– Все завтра, Михалыч, на планерке, – улыбнулся я и погладил
Стрелку, на что та добродушно закивала и попыталась прихватить меня
губами за плечо.
– Дела-а, – протянул староста нашего хутора, сдвинув соломенную
шляпу на лоб и почесав коротко, почти под ноль стриженый затылок. –
Все хоть живы-то?
– Все, – улыбнулся я в ответ и пошагал вниз.
– Ну, и слава Богу, – Михалыч покачал головой, перекрестился,
вздохнул и поехал к столярному цеху.
Нарезая круги на небольшом пятачке между свежими срубами, Бим
азартно гонялся за голенастой и худой соседской собачонкой с
«дворянской» родословной, но вероятно, заметив мой силуэт, он замер
на секунду, повернул голову сначала на один бок, потом на другой и
с лаем понесся мне навстречу. Голенастая увязалась за компанию и
тоже радостно повизгивала.
– Привет, привет, лохматый, – я присел на колено, но тут же
зашипел от боли, отчего Бим прижал уши и с еще большим азартом
принялся меня облизывать, – ну обслюнявил же всего, все, веди меня
домой!
С пробуксовкой Бим понесся вниз, но отбежав с десяток метров,
вернулся, подпрыгнул и снова побежал вниз, и так повторялось, пока
мы не дошли до дома, во дворе которого, пока позволяет погода и не
жарко, Дениска и Светлана копались в грядках.

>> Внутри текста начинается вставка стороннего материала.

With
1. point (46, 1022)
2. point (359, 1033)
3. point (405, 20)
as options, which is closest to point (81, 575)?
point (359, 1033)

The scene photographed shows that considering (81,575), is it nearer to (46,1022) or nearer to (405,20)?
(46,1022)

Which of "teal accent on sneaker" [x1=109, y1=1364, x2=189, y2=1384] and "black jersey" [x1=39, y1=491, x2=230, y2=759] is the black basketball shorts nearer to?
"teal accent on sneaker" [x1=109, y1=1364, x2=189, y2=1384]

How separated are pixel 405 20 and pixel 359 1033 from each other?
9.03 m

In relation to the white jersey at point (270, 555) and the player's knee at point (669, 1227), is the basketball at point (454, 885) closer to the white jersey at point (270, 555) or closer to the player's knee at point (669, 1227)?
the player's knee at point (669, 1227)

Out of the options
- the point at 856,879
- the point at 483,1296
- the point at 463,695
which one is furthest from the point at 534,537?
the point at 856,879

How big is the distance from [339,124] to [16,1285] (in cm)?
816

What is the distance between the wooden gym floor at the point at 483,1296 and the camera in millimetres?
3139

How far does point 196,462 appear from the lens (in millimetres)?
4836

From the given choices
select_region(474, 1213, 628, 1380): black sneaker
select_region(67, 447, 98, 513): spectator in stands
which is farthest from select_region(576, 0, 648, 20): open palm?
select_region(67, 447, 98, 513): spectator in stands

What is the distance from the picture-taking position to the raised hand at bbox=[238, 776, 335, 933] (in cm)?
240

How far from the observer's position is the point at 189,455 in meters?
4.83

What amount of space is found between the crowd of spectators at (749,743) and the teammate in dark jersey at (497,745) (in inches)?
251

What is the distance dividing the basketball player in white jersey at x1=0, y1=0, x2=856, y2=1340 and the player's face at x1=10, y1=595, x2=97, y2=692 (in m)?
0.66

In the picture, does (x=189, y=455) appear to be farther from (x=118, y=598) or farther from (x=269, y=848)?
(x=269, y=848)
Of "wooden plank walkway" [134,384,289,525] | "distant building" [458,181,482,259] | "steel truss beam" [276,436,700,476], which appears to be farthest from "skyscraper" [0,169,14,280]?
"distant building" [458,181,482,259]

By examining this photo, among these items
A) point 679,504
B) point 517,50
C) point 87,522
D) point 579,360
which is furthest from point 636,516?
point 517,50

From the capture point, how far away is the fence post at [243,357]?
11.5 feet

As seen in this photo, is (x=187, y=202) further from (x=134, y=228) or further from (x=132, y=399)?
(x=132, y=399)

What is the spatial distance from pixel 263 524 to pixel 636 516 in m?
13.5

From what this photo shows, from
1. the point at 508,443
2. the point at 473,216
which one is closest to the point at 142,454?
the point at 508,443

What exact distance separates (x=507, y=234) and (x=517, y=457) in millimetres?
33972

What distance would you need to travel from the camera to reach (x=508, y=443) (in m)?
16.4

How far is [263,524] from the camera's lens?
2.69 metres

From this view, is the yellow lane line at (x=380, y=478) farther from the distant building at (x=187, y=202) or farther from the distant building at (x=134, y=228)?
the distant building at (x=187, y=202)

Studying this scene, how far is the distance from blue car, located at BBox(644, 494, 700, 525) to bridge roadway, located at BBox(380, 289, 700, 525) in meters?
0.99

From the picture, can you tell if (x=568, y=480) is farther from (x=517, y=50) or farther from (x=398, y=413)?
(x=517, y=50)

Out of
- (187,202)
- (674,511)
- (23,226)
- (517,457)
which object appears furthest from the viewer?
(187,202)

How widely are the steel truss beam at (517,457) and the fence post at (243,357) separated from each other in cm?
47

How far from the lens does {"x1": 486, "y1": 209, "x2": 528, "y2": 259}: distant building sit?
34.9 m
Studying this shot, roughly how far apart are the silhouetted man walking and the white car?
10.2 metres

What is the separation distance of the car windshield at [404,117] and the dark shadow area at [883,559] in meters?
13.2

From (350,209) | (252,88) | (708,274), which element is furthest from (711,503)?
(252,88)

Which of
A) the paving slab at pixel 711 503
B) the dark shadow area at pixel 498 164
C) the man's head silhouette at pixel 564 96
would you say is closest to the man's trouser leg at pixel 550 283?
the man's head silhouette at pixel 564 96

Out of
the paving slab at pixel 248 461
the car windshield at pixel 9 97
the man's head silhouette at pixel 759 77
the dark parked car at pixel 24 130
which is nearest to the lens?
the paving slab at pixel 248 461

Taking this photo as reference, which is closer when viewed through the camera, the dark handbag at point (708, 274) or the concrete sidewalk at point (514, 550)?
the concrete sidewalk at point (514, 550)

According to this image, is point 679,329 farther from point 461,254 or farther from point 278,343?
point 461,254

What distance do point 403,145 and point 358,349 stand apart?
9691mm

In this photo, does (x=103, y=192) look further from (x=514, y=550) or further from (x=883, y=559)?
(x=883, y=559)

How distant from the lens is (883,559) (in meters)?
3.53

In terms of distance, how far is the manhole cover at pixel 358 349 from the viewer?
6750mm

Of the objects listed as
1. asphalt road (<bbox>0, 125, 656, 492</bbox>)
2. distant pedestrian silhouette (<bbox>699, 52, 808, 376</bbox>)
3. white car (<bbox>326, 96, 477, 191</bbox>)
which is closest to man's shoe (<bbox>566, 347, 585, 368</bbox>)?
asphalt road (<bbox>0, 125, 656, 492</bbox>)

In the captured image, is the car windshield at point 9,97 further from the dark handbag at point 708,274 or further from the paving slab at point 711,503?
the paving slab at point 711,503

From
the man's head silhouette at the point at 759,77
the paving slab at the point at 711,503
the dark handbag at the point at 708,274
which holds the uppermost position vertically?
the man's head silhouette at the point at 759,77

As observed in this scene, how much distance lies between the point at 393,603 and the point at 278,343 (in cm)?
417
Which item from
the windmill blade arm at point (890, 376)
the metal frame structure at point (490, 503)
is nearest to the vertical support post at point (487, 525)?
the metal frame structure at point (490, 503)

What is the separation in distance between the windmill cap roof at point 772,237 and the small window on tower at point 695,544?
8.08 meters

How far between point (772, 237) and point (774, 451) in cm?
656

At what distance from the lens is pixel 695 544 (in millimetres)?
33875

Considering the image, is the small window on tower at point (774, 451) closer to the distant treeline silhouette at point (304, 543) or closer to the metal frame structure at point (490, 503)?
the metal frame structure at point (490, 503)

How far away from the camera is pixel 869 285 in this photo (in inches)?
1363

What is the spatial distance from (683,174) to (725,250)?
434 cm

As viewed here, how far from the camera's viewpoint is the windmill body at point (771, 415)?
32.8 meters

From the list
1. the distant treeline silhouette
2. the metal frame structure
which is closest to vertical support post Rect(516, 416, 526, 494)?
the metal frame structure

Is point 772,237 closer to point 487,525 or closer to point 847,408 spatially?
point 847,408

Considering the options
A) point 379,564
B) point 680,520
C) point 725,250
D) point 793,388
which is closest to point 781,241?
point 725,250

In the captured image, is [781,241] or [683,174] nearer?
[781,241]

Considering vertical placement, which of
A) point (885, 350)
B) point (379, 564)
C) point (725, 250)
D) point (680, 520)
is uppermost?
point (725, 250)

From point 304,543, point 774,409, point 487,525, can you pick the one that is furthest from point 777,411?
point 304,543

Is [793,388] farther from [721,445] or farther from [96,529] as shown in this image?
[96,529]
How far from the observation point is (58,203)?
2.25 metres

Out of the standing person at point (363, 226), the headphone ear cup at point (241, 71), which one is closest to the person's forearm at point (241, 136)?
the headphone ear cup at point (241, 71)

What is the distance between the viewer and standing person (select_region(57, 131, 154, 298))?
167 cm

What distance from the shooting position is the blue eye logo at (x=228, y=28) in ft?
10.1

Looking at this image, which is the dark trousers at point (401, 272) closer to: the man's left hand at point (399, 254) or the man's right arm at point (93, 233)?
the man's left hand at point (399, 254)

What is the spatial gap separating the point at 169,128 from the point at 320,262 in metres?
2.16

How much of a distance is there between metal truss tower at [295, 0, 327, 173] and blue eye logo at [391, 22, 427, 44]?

– Папка! – первым заметил меня Дениска, бросил тяпку и побежал
ко мне, с разгона запрыгнув и повиснув на шее.
Бим важно выхаживал рядом, с видом – «вот, привел,
воспитывайте».
– Всем привет! – я как можно беззаботнее улыбнулся.
– Вот и папа наш вернулся, – Света поставила на землю
пластмассовый тазик с урожаем помидор, оглянулась вниз, на пирс, –
вплавь, что ли?
Света улыбалась, но в глазах я прочитал тревогу, так с Дениской
на руках и подошел к ней.
– Все обошлось… А давай баньку протопим, а? – я обнял Свету за
талию и поцеловал.
– Дениска, зови брата, наносите воды в баню.
– Ух! Мужички какие! – заметил я, глядя на Андрея, он вышел на
крыльцо и заботливо, придерживая за крошечную головку, гордо держал
на руках маленького Лешку и тоже улыбался, радуясь моему
прибытию.
– Привет, Андрюша, – потрепал я его по выгоревшим на солнце
светло-русым волосам, – дай-ка мне этого карапуза!
Невесомое тельце в свободных ползунках и рубашонке перекочевало
ко мне на руки, Лешка сначала озадаченно сфокусировал на мне взгляд
своих больших, мультяшных глаз, что-то там себе соображая, а потом
протянул пухлую, в перетяжках ручонку, вцепился в мой нос,
расплылся в беззубой улыбке и изрек классическое «агу».